Decree 10-90 Provisional Land Rent
* Allows state to rent our productive rural lands which have been state land or confiscated land to those who claim ownership of them or have the desire and ability to produce on them temporally. (Does not include lands taken under Decrees 3 and 38, confiscating Somoza lands.)
* Claim should be accompanied by property title, copy confiscation decree, description of property, formal commitment to cultivate it.
* Requests will be resolved by Ministry of Agriculture within seven days. Appropriate state institution will hand over the land. If in third party hands, Ministry of Agriculture will order the current occupant to leave.
* If state has invested in the land (coffee, sugar, etc), renter will pay the state accordingly.
* If land had a lien prior to confiscation, renter will pay it.
* National Development Bank will issue appropriate credit at normal rates for this productive cycle.
* Any excess state agricultural machinery will be sold or rented.
Decree 11-90 Review of Confiscations
* Law declares formation of National Review Commission of five people, headed by Attorney General Duilio Baltodano Mayorga to review confiscations. Attorney General representatives in the regions will also receive applications and pass them on to the Commission.
* Documents necessary include information about person claiming the property, property titles, declarations of five witnesses attesting to ownership, demonstration of property confiscation, registration certificates or other pertinent information.
* Applications will be dealt with as they are received
* When lands cannot be returned because cooperatives or individuals are using them for a socio-economic function, former owners will receive appropriate indemnization in Córdobas oro.
* Applications must be field within 180 days of May 11, 1990.
Civil Service Law Reforms Law # 101
* Expands employees “of confidence” to include almost all workers, ranging from ministers and vice ministers to secretaries and domestic employees. Under this new law, almost all state employees can be replaced by workers the new administration considers “of confidence.”.
* Suspends formation of the various Civil Service Commissions (which would implement the law) until further reforms are made. This effectively suspends the whole law, allowing firing of state employees and forbidding strikes for state workers.

-=-=-=-=-

Could you continue the summary of the land rent, confiscation review, and civil service decrees above, starting after its last point?

Extracted entries =
-=-=-=-=-

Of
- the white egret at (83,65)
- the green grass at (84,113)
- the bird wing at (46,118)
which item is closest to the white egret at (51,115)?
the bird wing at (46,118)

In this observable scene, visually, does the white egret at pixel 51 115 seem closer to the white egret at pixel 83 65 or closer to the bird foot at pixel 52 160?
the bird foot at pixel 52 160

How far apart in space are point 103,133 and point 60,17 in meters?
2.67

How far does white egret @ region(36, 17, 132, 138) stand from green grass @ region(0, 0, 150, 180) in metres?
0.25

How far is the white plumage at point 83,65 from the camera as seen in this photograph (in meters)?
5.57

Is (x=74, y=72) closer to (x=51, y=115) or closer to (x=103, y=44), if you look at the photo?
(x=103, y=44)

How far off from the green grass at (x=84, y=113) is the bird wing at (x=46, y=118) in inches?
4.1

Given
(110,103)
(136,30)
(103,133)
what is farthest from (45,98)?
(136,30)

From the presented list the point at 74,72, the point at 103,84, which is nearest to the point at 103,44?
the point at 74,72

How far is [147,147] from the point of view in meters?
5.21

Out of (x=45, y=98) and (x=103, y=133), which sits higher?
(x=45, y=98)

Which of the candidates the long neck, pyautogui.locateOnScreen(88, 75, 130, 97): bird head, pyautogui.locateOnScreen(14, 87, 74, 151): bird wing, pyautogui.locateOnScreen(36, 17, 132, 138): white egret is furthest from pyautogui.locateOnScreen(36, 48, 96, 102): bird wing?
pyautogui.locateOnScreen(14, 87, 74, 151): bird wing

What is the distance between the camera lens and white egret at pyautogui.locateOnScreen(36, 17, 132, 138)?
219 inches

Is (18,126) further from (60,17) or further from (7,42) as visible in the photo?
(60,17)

-=-=-=-=-

Result of the exercise =
* The President of Nicaragua will delegate responsibility for writing regulations of the Civil Service Law.
Labor Code Reforms Law #102
* Only unions with legal standing can negotiate labor disputes. (The Ministry of Labor grants such legal standing.).
* Abolishes law that allowed collective bargaining between workers and employers without state interference. Now the state, through the Ministry of Labor, will be directly involved in labor disputes (a return to the Somocista labor code).
* Worker participation in the administration of the workplace is weakened.
* Abolishes section that demanded three months’ severance and just cause for firing workers. Returns to one-month severance pay and no just cause (from Somocista articles #16, 119).
* Weakens the strong union rights section of the Labor Code.
* Only legally recognized unions can participate in collective bargaining.
CHRONOLOGY OF MID-MAY STATE WORKERS’ STRIKE
May 7
*Labor Minister Francisco Rosales announces 60% wage hike.
May 9
* National Assembly, Press Office and other ministries in three-hour work stoppage and demonstration in front of Presidential Offices demanding renegotiation of wage increase, union legalization and respect of earlier collective bargaining agreements.
* President Violeta de Chamorro suspends Civil Service Law protecting state workers. (Decree 8-90).
May 10
* Confederation of Public Administration Workers and National State Employees Union (UNE) call for work stoppages by Construction and Transport, Customs, National Assembly, Presidential Offices, Health Administration. Demands include 200% salary increase, reinstatement of Civil Service Law, review of collective bargaining accords.
May 11
* Constitutional lawyers submit to Supreme Court "recourse to amparo" that Decree 8-90 is unconstitutional.
* a.m. At press conference, Chamorro reiterates suspension of Civil Service Law and announces the Provisional Land Rent and the Review of Confiscations Decrees. Rosales agrees to meet with UNE but threatens to declare the strike illegal.
*p.m. Rosales meets with union secretary to negotiate, and that evening UNE executive committee meets. By this time 30,000 of 48,000 UNE members on strike including ministries, Customs and the National Assembly.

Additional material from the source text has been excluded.